The remainder of this paper is organized as follows. Section II reviews the related work. Section III introduces the proposed scalable interconnect architecture. Section IV presents network performance studies for the proposed architecture, and Section V demonstrates system emulation and experimental testbed studies by prototyping a cluster network involving AW-GRs and FPGA boards. Section VI concludes the paper.

# II. RELATED WORK

Regarding network topologies based on electrical switches, Fat Tree (FT) [5], [11] is one of the most common architecture to build large-scale computing systems and it is usually built with some level of oversubscription to reduce the number of inter-rack switches and cables. For a three-tier FT network with 64-port electrical switches, the scalability of FT is well below 100 000 nodes.

Flattened Butterfly (FB) [12], [13] is another possible interconnect architecture. While FB can guarantee a smaller diameter compared to FT network (three hops instead of five), its scalability is also limited by the radix of the electrical switches, and the maximum number of interconnected nodes is also well below 100 000 nodes, assuming to use 64-port electrical switches.

3-D Torus [14] is a well-known network topology for HPC systems. Its scalability is not limited by the switch radix but the network diameter grows quickly with the number of nodes.

The dragonfly topology [15] is a hierarchal network topology that creates groups of nodes with an extremely high virtual radix. Ref. [15] does not provide details regarding the intra or the intergroup network, but it specifies that there is at least one global link between any pair of groups. The authors also developed routing algorithms that assure that the minimal path between any pair of nodes uses at most one global link. While any arbitrary network can be used for the inter-group and intra-group networks, to minimize the worst-case hop count these networks should be

all-to-all, i.e. all the routers in a group should be connected to each other directly (otherwise, some local forwarding is required via the intra-group network, which increases the hop count).

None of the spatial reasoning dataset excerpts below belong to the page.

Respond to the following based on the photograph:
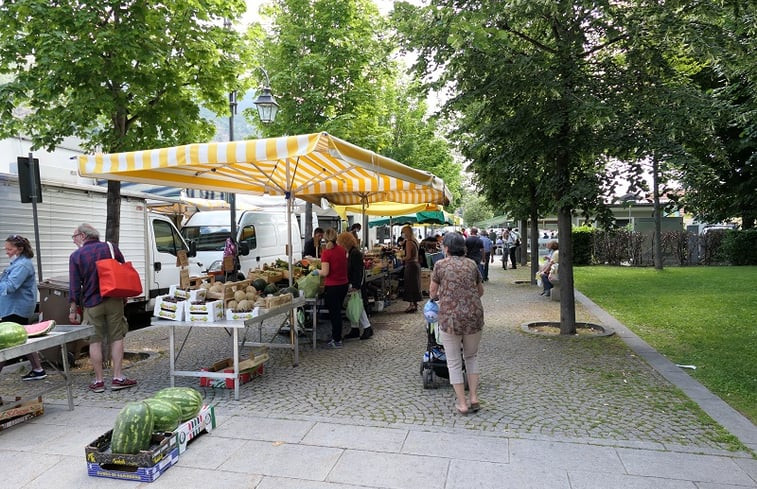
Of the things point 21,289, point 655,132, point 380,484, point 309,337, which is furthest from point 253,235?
point 380,484

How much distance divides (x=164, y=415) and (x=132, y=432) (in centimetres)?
30

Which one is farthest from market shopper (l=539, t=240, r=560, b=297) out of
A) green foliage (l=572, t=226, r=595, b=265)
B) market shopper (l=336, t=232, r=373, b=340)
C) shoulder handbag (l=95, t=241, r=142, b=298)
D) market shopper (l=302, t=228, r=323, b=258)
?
green foliage (l=572, t=226, r=595, b=265)

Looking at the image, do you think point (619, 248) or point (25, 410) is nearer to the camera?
point (25, 410)

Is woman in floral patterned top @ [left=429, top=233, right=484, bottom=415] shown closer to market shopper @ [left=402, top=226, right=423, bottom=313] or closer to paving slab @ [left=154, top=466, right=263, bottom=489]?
paving slab @ [left=154, top=466, right=263, bottom=489]

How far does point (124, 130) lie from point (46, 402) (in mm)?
3856

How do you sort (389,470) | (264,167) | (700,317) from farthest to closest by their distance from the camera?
(700,317)
(264,167)
(389,470)

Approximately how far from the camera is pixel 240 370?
221 inches

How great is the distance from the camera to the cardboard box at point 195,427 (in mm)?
3922

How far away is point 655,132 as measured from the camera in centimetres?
657

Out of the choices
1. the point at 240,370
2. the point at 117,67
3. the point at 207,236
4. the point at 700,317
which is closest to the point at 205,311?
the point at 240,370

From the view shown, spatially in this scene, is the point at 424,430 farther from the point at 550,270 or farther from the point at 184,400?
the point at 550,270

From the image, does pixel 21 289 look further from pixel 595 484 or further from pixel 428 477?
pixel 595 484

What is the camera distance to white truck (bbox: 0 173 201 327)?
7.72 metres

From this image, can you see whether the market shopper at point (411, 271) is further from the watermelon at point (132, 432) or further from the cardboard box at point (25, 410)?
the watermelon at point (132, 432)
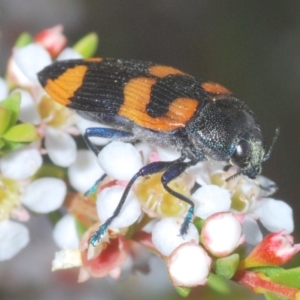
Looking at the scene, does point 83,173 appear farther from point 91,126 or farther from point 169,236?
point 169,236

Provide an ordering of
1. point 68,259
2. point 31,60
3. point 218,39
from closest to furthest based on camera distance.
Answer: point 68,259, point 31,60, point 218,39

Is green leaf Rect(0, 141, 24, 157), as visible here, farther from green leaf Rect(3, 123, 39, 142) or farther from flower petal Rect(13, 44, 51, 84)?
flower petal Rect(13, 44, 51, 84)

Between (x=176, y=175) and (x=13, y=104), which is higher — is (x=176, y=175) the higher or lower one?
the lower one

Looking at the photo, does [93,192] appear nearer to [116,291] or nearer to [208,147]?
[208,147]

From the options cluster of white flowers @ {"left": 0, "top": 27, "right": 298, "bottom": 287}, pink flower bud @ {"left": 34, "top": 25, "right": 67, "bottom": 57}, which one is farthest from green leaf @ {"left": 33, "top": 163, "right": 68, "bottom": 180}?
pink flower bud @ {"left": 34, "top": 25, "right": 67, "bottom": 57}

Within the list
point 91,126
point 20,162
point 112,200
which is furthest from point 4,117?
point 91,126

A recent trend in large-scale interconnection architectures is to use servers/computing nodes with embedded switches with a large number of ports to create directly connected networks such as PERCs from IBM [16]. Embedding the switch/router directly in the node reduces the latency of the initial/final hop. Keeping the diameter of the network small helps to reduce the network's average latency which is strongly correlated with the average number of hops between each source and destination pairs. Researchers at HP have even proposed [17], [18] integrating photonics into high radix switches in order to meet the needs of future high performance systems.

Concerning the use of optical technologies to improve performance or scalability of electrical interconnect architectures, Helios [20] is a popular hybrid electrical/optical switch architecture for modular datacenters that uses slow optical switches for optical circuit switching and a legacy FT topology for electrical packet switching. In addition, Helios' design does not address the challenges of scalability. The main focus is to offload the high-bandwidth traffic to the optical network.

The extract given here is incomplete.